Гоббо положил нож на стол и тяжело опустился в кресло.
— Теперь уходи, — сказал он, указав пальцем на дверь и не снимая рук с подлокотников.
Матье на коленях стоял на берегу. Он уже давно не ходил на реку. Он сплюнул в воду, и слизь поплыла по течению, как торопящаяся куда-то маленькая медуза. Тыльной стороной рукава он вытер губы. У него было ощущение, что что-то не на месте, что есть какой-то диссонанс, как фальшивая нота в симфонии. Он машинально повернулся, посмотрел вверх по течению и увидел странное бревно, застрявшее между двумя камнями. Он встал, чтобы посмотреть, что это. Нахмурился, вцепился в удочки, которые принес с собой. Снова сплюнул, загляделся на сверкающие плевки, но до бревна не дотянулся, это что-то было не большой веткой, даже не стволом, а человеческим телом. В какой-то момент под действием течения блеклый труп развернулся в его сторону, Мартин увидел широко раскрытые от удивления глаза. Рот трупа, казалось, что-то кричал под деликатными тенями, которые отбрасывали ясень, ива и акация. Труп, казалось, был оживлен невидимыми силами, почти танцевал, оставаясь на месте.
Значит, у мертвых есть сила мстить, подумал Матье. Он видел лица Ренуара и Саллеса, появляющиеся поочередно, и молил воду похоронить тело, питаться им в своих глубинах; он взывал к воде, хотя и не знал, кара ли это душ мертвых или его предает река. Он ведь всегда был верным вассалом этой реки. Его желание как будто наконец исполнилось: труп слегка покачнулся, и голова наклонилась в другую сторону. Грива черных волос покачивалась на воде. По спине Матье пробежал холодок, но сердце было горячо, и холод и жар не смогли смешаться в бледном сиянии заходящего солнца, заливавшем реку, которая в этот момент была похожа на пустой стол в морге.

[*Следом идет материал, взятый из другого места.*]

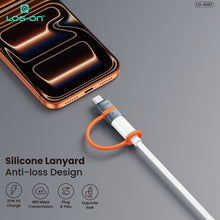 LOG-ON  Lightning to USB-C Adapter 27W PD Fast Charging LO-AD01  | Support Charging & Data Transfer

Никто не помнит имени человека, который вытаскивал большинство мужчин долины на берег реки. Новость распространилась, как порыв ветра. Люди столпились на обоих берегах, далеко вниз по течению в Гур Нуар, их взгляды были прикованы к месту, где скалы, казалось, рассыпались под ударами воды, где тело, которое по размерам было как два обычных, но стало в смерти одним целым, зацепилось за тонкую ветку между двумя валунами. Как обломок корабля после сильного шторма. Жалкие руки тщетно искали, за что бы ухватиться, а ноги болтались в воде, как два влюбленных угря. Иногда, под ударами более сильной волны, ветка поднималась на несколько сантиметров, тело тоже поднималось, и бледные глаза на бледном лице периодически посматривали на оба берега, вопрошали, как подсудимый, наблюдающий за присяжными.